Pour le directeur-clientèle de l’ONEA, Moussa Siemdé, les incompréhensions sont dues à la non-maîtrise du système de relevé par certains clients.

L’Office national de l’eau et de l’assainissement (ONEA), a organisé le mercredi 27 novembre 2019 à Ziniaré, une rencontre d’échanges avec les autorités administratives, les organisations de la société civile et les clients
de la province d’Oubritenga sur la mise en œuvre du projet de relevés bimestriels.

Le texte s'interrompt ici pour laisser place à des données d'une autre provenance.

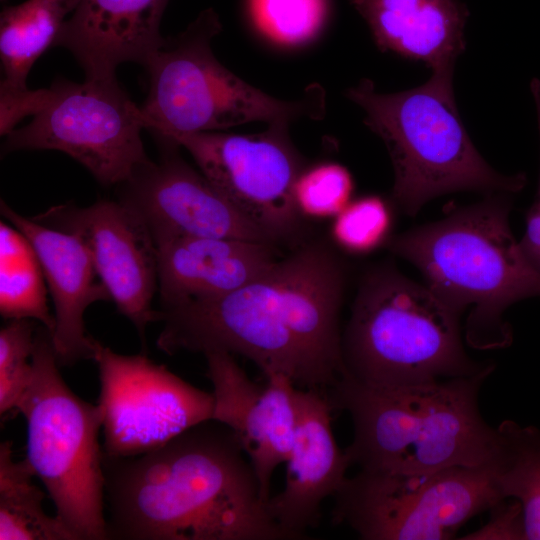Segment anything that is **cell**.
Here are the masks:
<instances>
[{
    "label": "cell",
    "instance_id": "32",
    "mask_svg": "<svg viewBox=\"0 0 540 540\" xmlns=\"http://www.w3.org/2000/svg\"><path fill=\"white\" fill-rule=\"evenodd\" d=\"M526 254V253H525ZM532 265L540 273V249L526 254Z\"/></svg>",
    "mask_w": 540,
    "mask_h": 540
},
{
    "label": "cell",
    "instance_id": "31",
    "mask_svg": "<svg viewBox=\"0 0 540 540\" xmlns=\"http://www.w3.org/2000/svg\"><path fill=\"white\" fill-rule=\"evenodd\" d=\"M531 93L537 112V123L540 139V81L534 78L530 84ZM526 224L540 228V178L537 199L526 214Z\"/></svg>",
    "mask_w": 540,
    "mask_h": 540
},
{
    "label": "cell",
    "instance_id": "24",
    "mask_svg": "<svg viewBox=\"0 0 540 540\" xmlns=\"http://www.w3.org/2000/svg\"><path fill=\"white\" fill-rule=\"evenodd\" d=\"M45 276L26 236L12 224H0V313L10 320H36L52 335L55 318L47 305Z\"/></svg>",
    "mask_w": 540,
    "mask_h": 540
},
{
    "label": "cell",
    "instance_id": "4",
    "mask_svg": "<svg viewBox=\"0 0 540 540\" xmlns=\"http://www.w3.org/2000/svg\"><path fill=\"white\" fill-rule=\"evenodd\" d=\"M511 207L509 193H490L386 244L420 270L443 302L460 314L470 308L465 339L476 349L508 346L512 330L503 313L519 300L540 296V273L510 228Z\"/></svg>",
    "mask_w": 540,
    "mask_h": 540
},
{
    "label": "cell",
    "instance_id": "16",
    "mask_svg": "<svg viewBox=\"0 0 540 540\" xmlns=\"http://www.w3.org/2000/svg\"><path fill=\"white\" fill-rule=\"evenodd\" d=\"M296 426L283 489L267 501V512L288 539L315 527L324 499L334 496L350 466L332 428L333 407L326 392L295 388Z\"/></svg>",
    "mask_w": 540,
    "mask_h": 540
},
{
    "label": "cell",
    "instance_id": "13",
    "mask_svg": "<svg viewBox=\"0 0 540 540\" xmlns=\"http://www.w3.org/2000/svg\"><path fill=\"white\" fill-rule=\"evenodd\" d=\"M34 219L84 242L111 301L144 341L147 326L159 317L152 308L158 264L153 236L140 215L122 201L98 200L87 207L56 206Z\"/></svg>",
    "mask_w": 540,
    "mask_h": 540
},
{
    "label": "cell",
    "instance_id": "28",
    "mask_svg": "<svg viewBox=\"0 0 540 540\" xmlns=\"http://www.w3.org/2000/svg\"><path fill=\"white\" fill-rule=\"evenodd\" d=\"M352 191V177L345 167L322 163L302 171L294 197L301 215L321 218L339 214L350 203Z\"/></svg>",
    "mask_w": 540,
    "mask_h": 540
},
{
    "label": "cell",
    "instance_id": "17",
    "mask_svg": "<svg viewBox=\"0 0 540 540\" xmlns=\"http://www.w3.org/2000/svg\"><path fill=\"white\" fill-rule=\"evenodd\" d=\"M2 216L32 244L54 304L51 335L59 365L92 359L95 339L85 329L84 313L93 303L111 300L90 253L75 234L26 218L1 200Z\"/></svg>",
    "mask_w": 540,
    "mask_h": 540
},
{
    "label": "cell",
    "instance_id": "29",
    "mask_svg": "<svg viewBox=\"0 0 540 540\" xmlns=\"http://www.w3.org/2000/svg\"><path fill=\"white\" fill-rule=\"evenodd\" d=\"M52 95L48 89L31 90L18 88L1 81L0 85V134L7 136L26 116H35L49 102Z\"/></svg>",
    "mask_w": 540,
    "mask_h": 540
},
{
    "label": "cell",
    "instance_id": "25",
    "mask_svg": "<svg viewBox=\"0 0 540 540\" xmlns=\"http://www.w3.org/2000/svg\"><path fill=\"white\" fill-rule=\"evenodd\" d=\"M254 27L265 38L282 46H299L322 29L327 0H248Z\"/></svg>",
    "mask_w": 540,
    "mask_h": 540
},
{
    "label": "cell",
    "instance_id": "2",
    "mask_svg": "<svg viewBox=\"0 0 540 540\" xmlns=\"http://www.w3.org/2000/svg\"><path fill=\"white\" fill-rule=\"evenodd\" d=\"M107 539H288L233 432L209 420L133 457L103 455Z\"/></svg>",
    "mask_w": 540,
    "mask_h": 540
},
{
    "label": "cell",
    "instance_id": "21",
    "mask_svg": "<svg viewBox=\"0 0 540 540\" xmlns=\"http://www.w3.org/2000/svg\"><path fill=\"white\" fill-rule=\"evenodd\" d=\"M79 0H27L5 6L0 15L2 82L27 87L36 60L51 46Z\"/></svg>",
    "mask_w": 540,
    "mask_h": 540
},
{
    "label": "cell",
    "instance_id": "12",
    "mask_svg": "<svg viewBox=\"0 0 540 540\" xmlns=\"http://www.w3.org/2000/svg\"><path fill=\"white\" fill-rule=\"evenodd\" d=\"M184 147L201 173L277 244L301 232L294 187L303 159L288 136V126L236 135L195 132L170 141Z\"/></svg>",
    "mask_w": 540,
    "mask_h": 540
},
{
    "label": "cell",
    "instance_id": "8",
    "mask_svg": "<svg viewBox=\"0 0 540 540\" xmlns=\"http://www.w3.org/2000/svg\"><path fill=\"white\" fill-rule=\"evenodd\" d=\"M33 375L17 413L26 421V460L77 540H106L102 411L65 383L51 333L36 329Z\"/></svg>",
    "mask_w": 540,
    "mask_h": 540
},
{
    "label": "cell",
    "instance_id": "6",
    "mask_svg": "<svg viewBox=\"0 0 540 540\" xmlns=\"http://www.w3.org/2000/svg\"><path fill=\"white\" fill-rule=\"evenodd\" d=\"M346 95L384 141L395 175L392 198L408 215L453 191L511 194L525 186L524 174H500L479 154L460 119L452 79L431 75L423 85L391 94L362 79Z\"/></svg>",
    "mask_w": 540,
    "mask_h": 540
},
{
    "label": "cell",
    "instance_id": "22",
    "mask_svg": "<svg viewBox=\"0 0 540 540\" xmlns=\"http://www.w3.org/2000/svg\"><path fill=\"white\" fill-rule=\"evenodd\" d=\"M495 430L490 464L497 485L504 498L520 502L526 540H540V429L505 420Z\"/></svg>",
    "mask_w": 540,
    "mask_h": 540
},
{
    "label": "cell",
    "instance_id": "1",
    "mask_svg": "<svg viewBox=\"0 0 540 540\" xmlns=\"http://www.w3.org/2000/svg\"><path fill=\"white\" fill-rule=\"evenodd\" d=\"M340 257L324 241L300 245L259 277L222 296L161 309L156 340L166 354H239L265 376L327 392L345 373L339 315Z\"/></svg>",
    "mask_w": 540,
    "mask_h": 540
},
{
    "label": "cell",
    "instance_id": "26",
    "mask_svg": "<svg viewBox=\"0 0 540 540\" xmlns=\"http://www.w3.org/2000/svg\"><path fill=\"white\" fill-rule=\"evenodd\" d=\"M36 329L29 319H14L0 330V415L17 411L33 375Z\"/></svg>",
    "mask_w": 540,
    "mask_h": 540
},
{
    "label": "cell",
    "instance_id": "10",
    "mask_svg": "<svg viewBox=\"0 0 540 540\" xmlns=\"http://www.w3.org/2000/svg\"><path fill=\"white\" fill-rule=\"evenodd\" d=\"M32 121L5 137L3 151L57 150L105 185H121L150 159L141 139L138 107L116 78L75 83L58 78Z\"/></svg>",
    "mask_w": 540,
    "mask_h": 540
},
{
    "label": "cell",
    "instance_id": "23",
    "mask_svg": "<svg viewBox=\"0 0 540 540\" xmlns=\"http://www.w3.org/2000/svg\"><path fill=\"white\" fill-rule=\"evenodd\" d=\"M34 476L26 458L14 459L11 442H1L0 540H77L56 514L45 512Z\"/></svg>",
    "mask_w": 540,
    "mask_h": 540
},
{
    "label": "cell",
    "instance_id": "27",
    "mask_svg": "<svg viewBox=\"0 0 540 540\" xmlns=\"http://www.w3.org/2000/svg\"><path fill=\"white\" fill-rule=\"evenodd\" d=\"M392 215L378 196H365L350 202L332 226V236L343 249L362 254L375 249L388 237Z\"/></svg>",
    "mask_w": 540,
    "mask_h": 540
},
{
    "label": "cell",
    "instance_id": "19",
    "mask_svg": "<svg viewBox=\"0 0 540 540\" xmlns=\"http://www.w3.org/2000/svg\"><path fill=\"white\" fill-rule=\"evenodd\" d=\"M155 245L162 309L232 292L276 261L275 245L241 239L175 235Z\"/></svg>",
    "mask_w": 540,
    "mask_h": 540
},
{
    "label": "cell",
    "instance_id": "20",
    "mask_svg": "<svg viewBox=\"0 0 540 540\" xmlns=\"http://www.w3.org/2000/svg\"><path fill=\"white\" fill-rule=\"evenodd\" d=\"M377 45L424 62L432 76L453 78L464 51L468 11L459 0H350Z\"/></svg>",
    "mask_w": 540,
    "mask_h": 540
},
{
    "label": "cell",
    "instance_id": "7",
    "mask_svg": "<svg viewBox=\"0 0 540 540\" xmlns=\"http://www.w3.org/2000/svg\"><path fill=\"white\" fill-rule=\"evenodd\" d=\"M222 25L213 8L149 58V91L140 107L144 129L158 142L177 135L227 129L249 122L286 125L325 115V91L308 86L295 101L274 98L223 66L211 49Z\"/></svg>",
    "mask_w": 540,
    "mask_h": 540
},
{
    "label": "cell",
    "instance_id": "9",
    "mask_svg": "<svg viewBox=\"0 0 540 540\" xmlns=\"http://www.w3.org/2000/svg\"><path fill=\"white\" fill-rule=\"evenodd\" d=\"M332 520L365 540H447L505 499L490 461L432 472L360 470L333 496Z\"/></svg>",
    "mask_w": 540,
    "mask_h": 540
},
{
    "label": "cell",
    "instance_id": "18",
    "mask_svg": "<svg viewBox=\"0 0 540 540\" xmlns=\"http://www.w3.org/2000/svg\"><path fill=\"white\" fill-rule=\"evenodd\" d=\"M168 1L79 0L53 47L68 49L85 79H114L120 64L145 66L163 45L160 23Z\"/></svg>",
    "mask_w": 540,
    "mask_h": 540
},
{
    "label": "cell",
    "instance_id": "3",
    "mask_svg": "<svg viewBox=\"0 0 540 540\" xmlns=\"http://www.w3.org/2000/svg\"><path fill=\"white\" fill-rule=\"evenodd\" d=\"M492 364L471 375L378 388L343 375L326 393L351 416L354 436L344 450L360 470L422 473L488 463L496 430L483 419L479 391Z\"/></svg>",
    "mask_w": 540,
    "mask_h": 540
},
{
    "label": "cell",
    "instance_id": "15",
    "mask_svg": "<svg viewBox=\"0 0 540 540\" xmlns=\"http://www.w3.org/2000/svg\"><path fill=\"white\" fill-rule=\"evenodd\" d=\"M205 357L213 386L212 420L228 427L237 438L267 504L274 470L286 462L293 443L296 386L281 374L266 376V384L260 386L227 352H210Z\"/></svg>",
    "mask_w": 540,
    "mask_h": 540
},
{
    "label": "cell",
    "instance_id": "11",
    "mask_svg": "<svg viewBox=\"0 0 540 540\" xmlns=\"http://www.w3.org/2000/svg\"><path fill=\"white\" fill-rule=\"evenodd\" d=\"M103 452L133 457L212 420L214 398L143 354L123 355L95 341Z\"/></svg>",
    "mask_w": 540,
    "mask_h": 540
},
{
    "label": "cell",
    "instance_id": "14",
    "mask_svg": "<svg viewBox=\"0 0 540 540\" xmlns=\"http://www.w3.org/2000/svg\"><path fill=\"white\" fill-rule=\"evenodd\" d=\"M158 163L149 160L120 186V201L134 209L154 242L175 235L219 237L276 245L255 222L178 154L159 143Z\"/></svg>",
    "mask_w": 540,
    "mask_h": 540
},
{
    "label": "cell",
    "instance_id": "30",
    "mask_svg": "<svg viewBox=\"0 0 540 540\" xmlns=\"http://www.w3.org/2000/svg\"><path fill=\"white\" fill-rule=\"evenodd\" d=\"M489 521L462 539L469 540H526L523 510L516 499L499 501L489 509Z\"/></svg>",
    "mask_w": 540,
    "mask_h": 540
},
{
    "label": "cell",
    "instance_id": "5",
    "mask_svg": "<svg viewBox=\"0 0 540 540\" xmlns=\"http://www.w3.org/2000/svg\"><path fill=\"white\" fill-rule=\"evenodd\" d=\"M460 316L392 264L373 266L361 279L342 334L344 375L390 388L483 371L493 363L467 355Z\"/></svg>",
    "mask_w": 540,
    "mask_h": 540
}]
</instances>
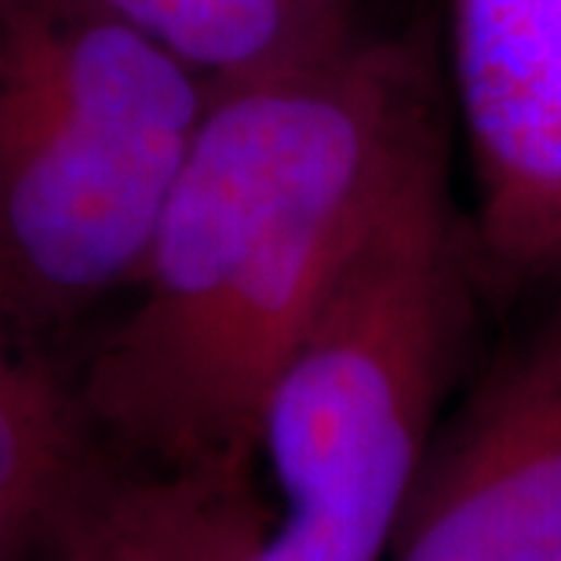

Faciliter le paiement des factures à sa clientèle, telle est l’ambition que l’Office national de l’eau et de l’assainissement (ONEA) s’est fixé, en allant vers un relevé bimestriel. En attendant la mise en œuvre du système prévue pour le mois de février 2020, c’est la ville de Ziniaré qui a été choisie comme zone-pilote du projet. Le mercredi 27 novembre 2019, l’office a échangé avec les autorités administratives, les Organisations de la société civile (OSC) et les clients de la province de l’Oubritenga.

Selon le directeur-clientèle de l’ONEA, Moussa Siemdé, au regard de l’évolution, la société rencontre d’énormes difficultés en interne d’où la mise en place de ce projet. Des plaintes énumérées par la population se résument en dix points. Il s’agit, entre autres, de la normalisation des factures, de la prise en charge de la clientèle et de la date limite pour les pénalités, de la correction de factures litigieuses… «En dehors de la communication qui a fait l’objet d’amélioration, les neuf points ont été complètement traités», rassure Moussa Siemdé.

Pour lui, l’expérience de Ziniaré a été fort enrichissante et la dynamique sera maintenue pour faire en sorte que ce qui est maîtrisé puisse être préservé. Se projetant dans le long terme, il a expliqué que le cap sera mis sur d’autres horizons afin qu’en 2020, tous les clients de l‘ONEA soient relevés une fois tous les deux mois, mais avec une facture mensuelle. Le président de la ligue des consommateurs section Oubritenga, Irissa Ouédraogo, s’est réjoui du dénouement heureux de la situation.

«C’est vrai qu’il y a eu beaucoup d’incompréhensions qui ont suscité la colère de la population, mais les échanges nous ont permis de comprendre que la situation est d’ordre technique et nous sommes prêts à poursuivre avec le système, car il présente des avantages», affirme M. Ouédraogo. Selon les statistiques de l’ONEA, de 281 plaintes au mois de septembre, l’efficacité dans le traitement des dossiers a permis de réduire considérablement ce nombre à 12 au mois d’octobre.

Éviter les erreurs

Pour Irissa Ouédraogo, c’est le lieu de saluer la promptitude avec laquelle les responsables de l’ONEA ont pris à- bras-le-corps, les préoccupations de sa clientèle.
Cependant, il pense que la nationale des eaux devrait prendre le temps de vérifier et faire encore quelques simulations pour éviter les erreurs qui peuvent porter à confusion.
Médiateur entre la population et l’ONEA, le maire de la commune de Ziniaré, Pascal Compaoré, dit être satisfait pour cette rencontre d’échanges.

«Rien de beau, rien de grand ne peut se faire sans la concertation et c’est dans une dynamique d’échanges et d’écoute que nous arrivons au bout de ce que nous avons comme difficultés de développement», a-t-il indiqué. Pour lui, l’oreille attentive prêtée par cette structure a été la clé du succès de cette rencontre. «Dans tout système, il y a des insuffisances, mais c’est dans la marche du temps qu’on arrive à corriger ces imperfections. C’est une phase-pilote et après discussions et les corrections qui ont été apportées, nous pensons que le système peut être dupliqué dans d’autres communes», a ajouté M. Compaoré. Le directeur clientèle de l’ONEA a pris l’engagement de travailler avec les médias pour une large communication au cours de ce nouveau système.